*Selected text*:
And again, you have to look at the Search Engine Result Pages (SERPs) first and see what Google is determining to be the search intent of each version.
Many times when you look at singular and plural versions of search terms you will find nearly identical SERPs. In those cases, it makes no sense to create separate pages.

Daniel » Mike Friedman
As an addition to mistake 1, I would also say that the search volumes displayed by SEO tools are not always accurate. I've ranked for keywords that get hundreds of searches per month for years yet these tools still say they have zero search volume.

Mike Friedman ✍️ 🎓
This is true. The only way really to be certain of search volume is to run a Google Ads campaign first.
Daniel » Mike Friedman
Another way (which is hit and miss) is to look in Google Search Console (GSC). I've found pages getting loads of impressions for keywords I never would have thought of and never originally optimized for lol.
Mike Friedman ✍️🎓 » Daniel
Yes, that works if you are already ranking somewhere for them.
I miss the days before Google went with private search and we had all the keywords that brought traffic to pages in Google Analytics. Used to find some real goldmines in there.
Daniel » Mike Friedman
Still remember the day all my keywords were replaced with (not set) lol
Mike Friedman ✍️🎓 » Daniel
That was a sad day. So many in the industry now started after that. They have no idea what they missed.

*Given data*:
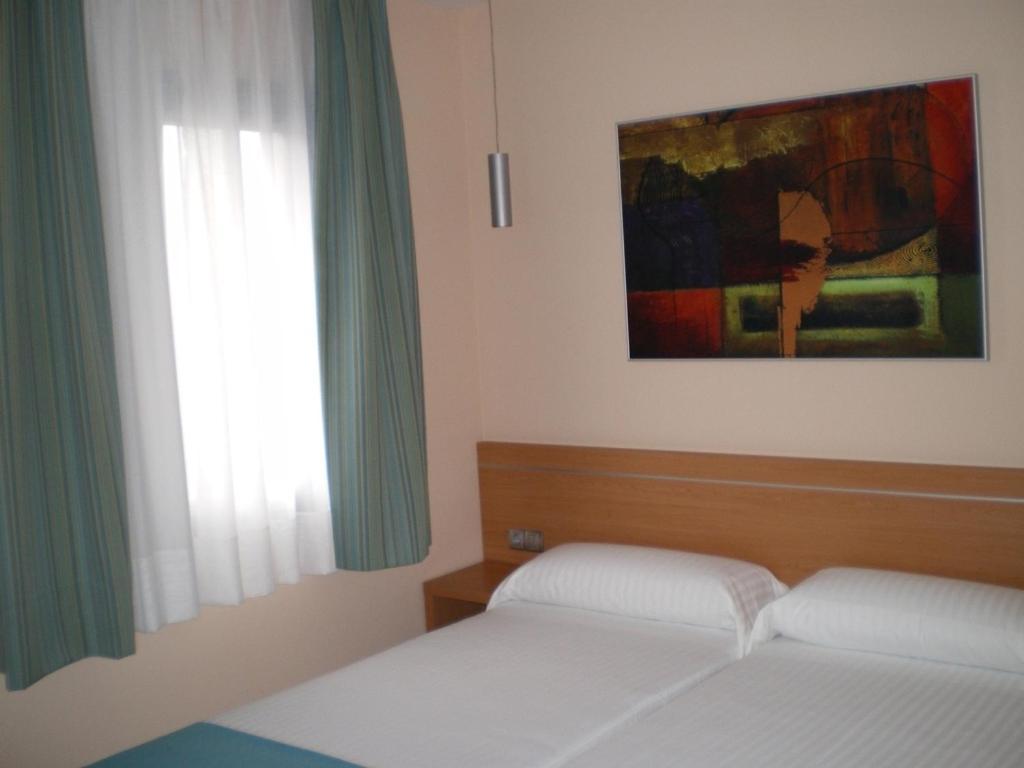 Hostal Aralar Aizoáin Zewnętrze zdjęcie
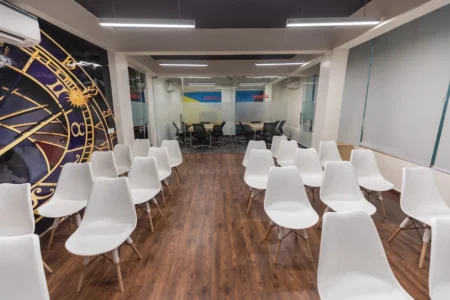 AMIGO Coworking Space in Sector 8 Noida – Modern Shared Office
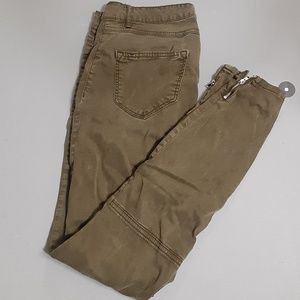 Zara Olive Green Legging Jeans w/ Zippers. Size 8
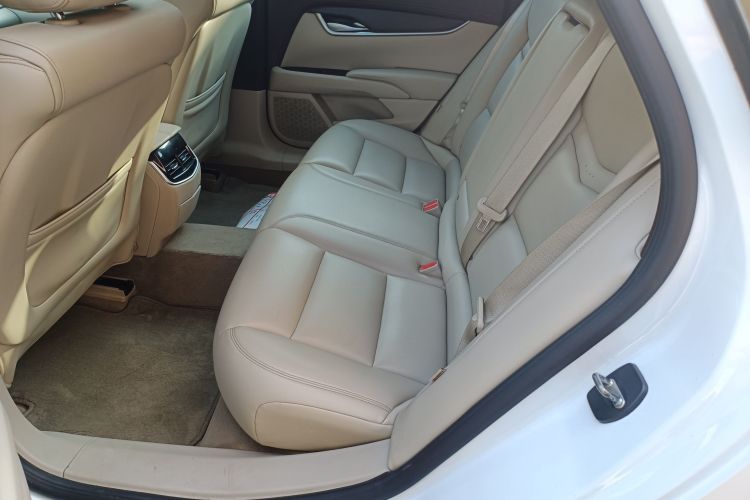 凯迪拉克XTS 2017款 28T 技术型中控内饰21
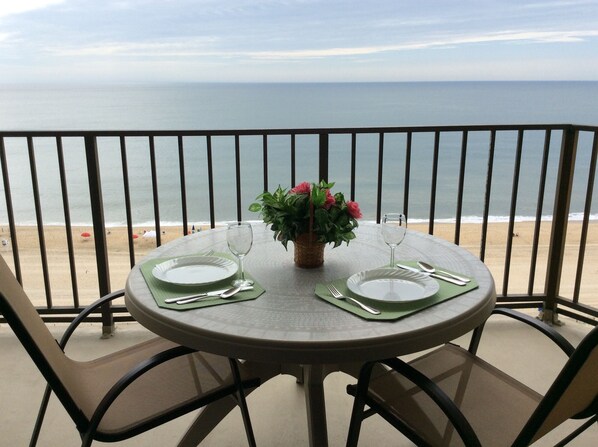Outdoor dining - Gorgeous Direct Oceanfront (Ocean City)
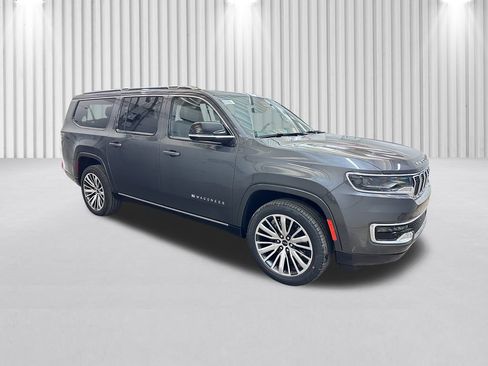 New 2025 Jeep Wagoneer L Series II image 2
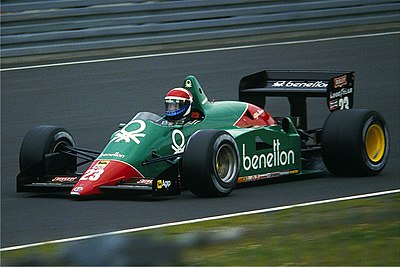Eddie Cheever made his F1 debut in what year?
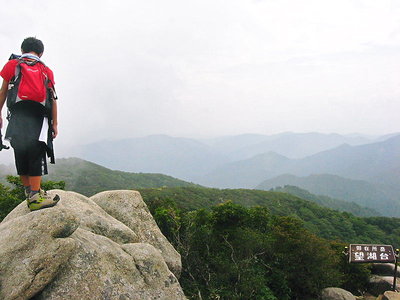 ●　近江側は晴れてるよ、雲は伊勢側から立ち昇って消える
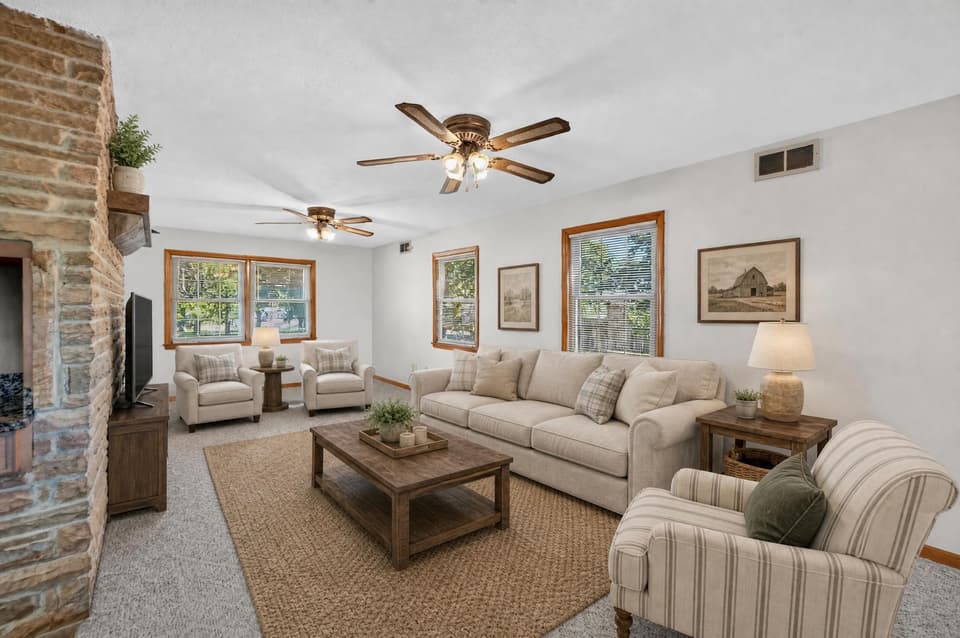 350 Teel Street, photo 4 of 40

*Required work*:
In the SEO comment thread above:
1. What does Mike Friedman call the only way to be certain of search volume?
2. Which tool does Daniel say showed his pages getting impressions for keywords he never optimized for?
3. What does Daniel remember his keywords being replaced with?

*Response area*:
1. Running a Google Ads campaign first.
2. Google Search Console (GSC).
3. (not set)